# Training Word2Vec on Yelp reviews
Full dataset (8M) tested on `16 vCPUs, 128 GB RAM`, 1M sample tested on `8 vCPUs, 30 GB RAM`

Using Texthero + NLTK for preprocessing.

In case you missed the buzz, word2vec is a widely featured as a member of the “new wave” of machine learning algorithms based on neural networks, commonly referred to as "deep learning" (though word2vec itself is rather shallow). Using large amounts of unannotated plain text, word2vec learns relationships between words automatically. The output are vectors, one vector per word, with remarkable linear relationships that allow us to do things like vec(“king”) – vec(“man”) + vec(“woman”) =~ vec(“queen”), or vec(“Montreal Canadiens”) – vec(“Montreal”) + vec(“Toronto”) resembles the vector for “Toronto Maple Leafs”.

Word2vec is very useful in [automatic text tagging](https://github.com/RaRe-Technologies/movie-plots-by-genre), recommender systems and machine translation.

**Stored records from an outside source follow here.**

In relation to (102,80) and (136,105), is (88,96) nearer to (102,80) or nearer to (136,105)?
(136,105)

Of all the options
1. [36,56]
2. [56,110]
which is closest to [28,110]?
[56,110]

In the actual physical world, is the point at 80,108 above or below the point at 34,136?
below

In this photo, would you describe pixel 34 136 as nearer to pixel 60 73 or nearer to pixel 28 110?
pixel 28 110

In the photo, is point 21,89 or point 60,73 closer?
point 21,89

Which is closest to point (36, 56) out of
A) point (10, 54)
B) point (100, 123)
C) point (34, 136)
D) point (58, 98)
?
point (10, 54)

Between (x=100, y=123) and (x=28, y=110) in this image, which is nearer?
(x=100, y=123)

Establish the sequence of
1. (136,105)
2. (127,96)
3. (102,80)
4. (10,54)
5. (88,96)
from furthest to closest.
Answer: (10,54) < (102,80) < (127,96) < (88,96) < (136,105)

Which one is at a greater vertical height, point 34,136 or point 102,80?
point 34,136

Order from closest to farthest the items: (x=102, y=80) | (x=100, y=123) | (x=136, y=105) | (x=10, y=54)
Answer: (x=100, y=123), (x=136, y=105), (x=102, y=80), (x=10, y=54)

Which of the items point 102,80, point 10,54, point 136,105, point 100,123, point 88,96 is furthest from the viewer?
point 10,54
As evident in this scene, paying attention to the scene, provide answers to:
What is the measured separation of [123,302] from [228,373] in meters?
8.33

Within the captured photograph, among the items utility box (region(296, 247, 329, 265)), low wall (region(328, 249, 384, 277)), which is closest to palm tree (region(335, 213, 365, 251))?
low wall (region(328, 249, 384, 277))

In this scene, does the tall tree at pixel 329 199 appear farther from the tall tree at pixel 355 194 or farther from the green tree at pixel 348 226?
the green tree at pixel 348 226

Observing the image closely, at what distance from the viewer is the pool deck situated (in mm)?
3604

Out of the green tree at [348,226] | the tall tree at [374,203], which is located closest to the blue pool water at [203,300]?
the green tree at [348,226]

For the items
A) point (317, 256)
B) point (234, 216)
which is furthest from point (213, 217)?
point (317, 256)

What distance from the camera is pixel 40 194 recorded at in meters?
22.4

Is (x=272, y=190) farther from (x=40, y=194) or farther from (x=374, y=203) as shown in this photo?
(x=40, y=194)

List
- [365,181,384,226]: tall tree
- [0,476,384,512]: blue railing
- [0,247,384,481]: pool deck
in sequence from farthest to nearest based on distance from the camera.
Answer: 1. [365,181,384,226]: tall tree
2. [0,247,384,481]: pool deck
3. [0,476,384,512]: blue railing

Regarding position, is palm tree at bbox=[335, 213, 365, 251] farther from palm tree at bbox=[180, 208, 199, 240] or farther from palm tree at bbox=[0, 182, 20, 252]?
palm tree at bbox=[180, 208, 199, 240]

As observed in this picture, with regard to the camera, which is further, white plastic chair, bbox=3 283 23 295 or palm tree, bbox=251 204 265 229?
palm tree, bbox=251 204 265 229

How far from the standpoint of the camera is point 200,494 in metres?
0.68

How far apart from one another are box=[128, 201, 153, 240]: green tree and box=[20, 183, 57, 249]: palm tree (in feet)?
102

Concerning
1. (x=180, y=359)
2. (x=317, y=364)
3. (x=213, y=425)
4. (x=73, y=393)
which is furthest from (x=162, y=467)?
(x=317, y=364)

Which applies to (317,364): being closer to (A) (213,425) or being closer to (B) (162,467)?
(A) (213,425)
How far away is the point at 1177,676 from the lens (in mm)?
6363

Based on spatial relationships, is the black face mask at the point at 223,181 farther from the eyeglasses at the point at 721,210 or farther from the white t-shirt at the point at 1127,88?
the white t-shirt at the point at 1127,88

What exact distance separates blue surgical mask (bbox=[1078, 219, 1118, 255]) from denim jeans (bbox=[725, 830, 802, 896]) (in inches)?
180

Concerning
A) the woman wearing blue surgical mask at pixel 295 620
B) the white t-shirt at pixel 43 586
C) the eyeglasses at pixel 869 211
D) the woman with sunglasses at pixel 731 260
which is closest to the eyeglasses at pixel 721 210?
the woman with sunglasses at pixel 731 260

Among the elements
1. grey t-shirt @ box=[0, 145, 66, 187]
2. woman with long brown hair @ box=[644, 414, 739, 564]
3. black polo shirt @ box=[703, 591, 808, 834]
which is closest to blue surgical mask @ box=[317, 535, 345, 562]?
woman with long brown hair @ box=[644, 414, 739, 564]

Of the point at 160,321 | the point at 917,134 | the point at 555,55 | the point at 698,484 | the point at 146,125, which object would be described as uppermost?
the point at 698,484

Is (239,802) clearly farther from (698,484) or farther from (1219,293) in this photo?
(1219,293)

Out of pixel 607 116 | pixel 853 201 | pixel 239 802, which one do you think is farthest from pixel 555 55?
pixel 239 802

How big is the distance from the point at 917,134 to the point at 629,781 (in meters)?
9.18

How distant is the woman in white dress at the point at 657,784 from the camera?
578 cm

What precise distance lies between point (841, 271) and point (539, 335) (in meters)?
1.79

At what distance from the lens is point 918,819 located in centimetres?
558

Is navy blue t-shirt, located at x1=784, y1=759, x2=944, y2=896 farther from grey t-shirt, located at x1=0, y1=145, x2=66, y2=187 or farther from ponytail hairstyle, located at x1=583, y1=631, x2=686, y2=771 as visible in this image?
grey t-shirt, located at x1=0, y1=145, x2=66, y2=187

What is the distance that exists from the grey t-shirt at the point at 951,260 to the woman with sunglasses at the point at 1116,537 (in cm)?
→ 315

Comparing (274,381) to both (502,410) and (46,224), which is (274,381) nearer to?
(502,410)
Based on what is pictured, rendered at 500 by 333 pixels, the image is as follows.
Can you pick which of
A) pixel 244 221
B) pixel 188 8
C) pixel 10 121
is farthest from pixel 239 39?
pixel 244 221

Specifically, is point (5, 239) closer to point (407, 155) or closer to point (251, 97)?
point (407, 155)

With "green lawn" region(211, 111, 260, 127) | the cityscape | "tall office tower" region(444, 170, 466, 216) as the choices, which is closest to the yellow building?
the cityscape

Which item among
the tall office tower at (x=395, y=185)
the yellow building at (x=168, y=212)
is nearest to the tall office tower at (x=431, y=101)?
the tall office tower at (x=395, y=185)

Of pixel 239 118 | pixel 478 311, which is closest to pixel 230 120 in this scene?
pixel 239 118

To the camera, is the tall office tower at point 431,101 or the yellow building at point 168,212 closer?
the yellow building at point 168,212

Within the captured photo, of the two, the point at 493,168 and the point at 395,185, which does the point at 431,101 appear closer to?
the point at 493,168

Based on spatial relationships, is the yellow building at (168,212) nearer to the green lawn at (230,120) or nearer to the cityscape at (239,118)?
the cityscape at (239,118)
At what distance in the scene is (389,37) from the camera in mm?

Check out an [online word2vec demo](http://radimrehurek.com/2014/02/word2vec-tutorial/#app) where you can try this vector algebra for yourself. That demo runs `word2vec` on the Google News dataset, of **about 100 billion words**.

## This tutorial

In this tutorial you will learn how to train and evaluate word2vec models on your business data.  
https://github.com/RaRe-Technologies/gensim/blob/develop/docs/notebooks/word2vec.ipynb


## Preparing the Input
Starting from the beginning, gensim’s `word2vec` expects a sequence of sentences as its input. Each sentence is a list of words (utf8 strings):

In [1]:
#Ensure gensim and Cython are installed
# !pip list | grep Cython

In [2]:
# import modules & set up logging
import os
import pandas as pd
from pandarallel import pandarallel

import warnings
warnings.filterwarnings(action='ignore', category=UserWarning, module='gensim')

from nltk.tokenize import sent_tokenize
# from textblob import TextBlob
import gensim

#import logging
#logging.basicConfig(format='%(asctime)s : %(levelname)s : %(message)s', level=logging.INFO)

pd.set_option('display.max_rows', 10)
pd.set_option('display.max_colwidth', 200)

In [3]:
import multiprocessing

num_processors = multiprocessing.cpu_count()
print(f'Available CPUs: {num_processors}')

Available CPUs: 16


In [4]:
# !pip install texthero

In [5]:
# !python -m spacy download en_core_web_sm
# !python -m spacy download en_core_web_md
# !python -m spacy download en_core_web_lg
# !python -m spacy download en_core_web_trf

In [6]:
# import spacy 
# spacy.prefer_gpu()

In [7]:
import texthero as hero

#### Copy files to local FS from GCP bucket

In [8]:
!mkdir -p /home/jupyter/data/wordvec

In [9]:
# !gsutil -m cp -n 'gs://msca-bdp-data-open/wordvec/questions-words.txt' '/home/jupyter/data/wordvec/'

### Training Word2vec on Yelp Reviews

In [10]:
%%time

# path_read = 'https://storage.googleapis.com/msca-bdp-data-open/yelp/yelp_academic_dataset_review.json'
# yelp_df = pd.read_json(path_read, orient='records', lines=True, nrows=1000000)
# yelp_df = yelp_df[['text']]

path_read = 'https://storage.googleapis.com/msca-bdp-data-open/yelp/yelp_academic_dataset_review.parquet'
yelp_df = pd.read_parquet(path_read, engine='pyarrow', columns=['text']).head(1_000_000)
# yelp_df = pd.read_parquet(path_read, engine='pyarrow', columns=['text'])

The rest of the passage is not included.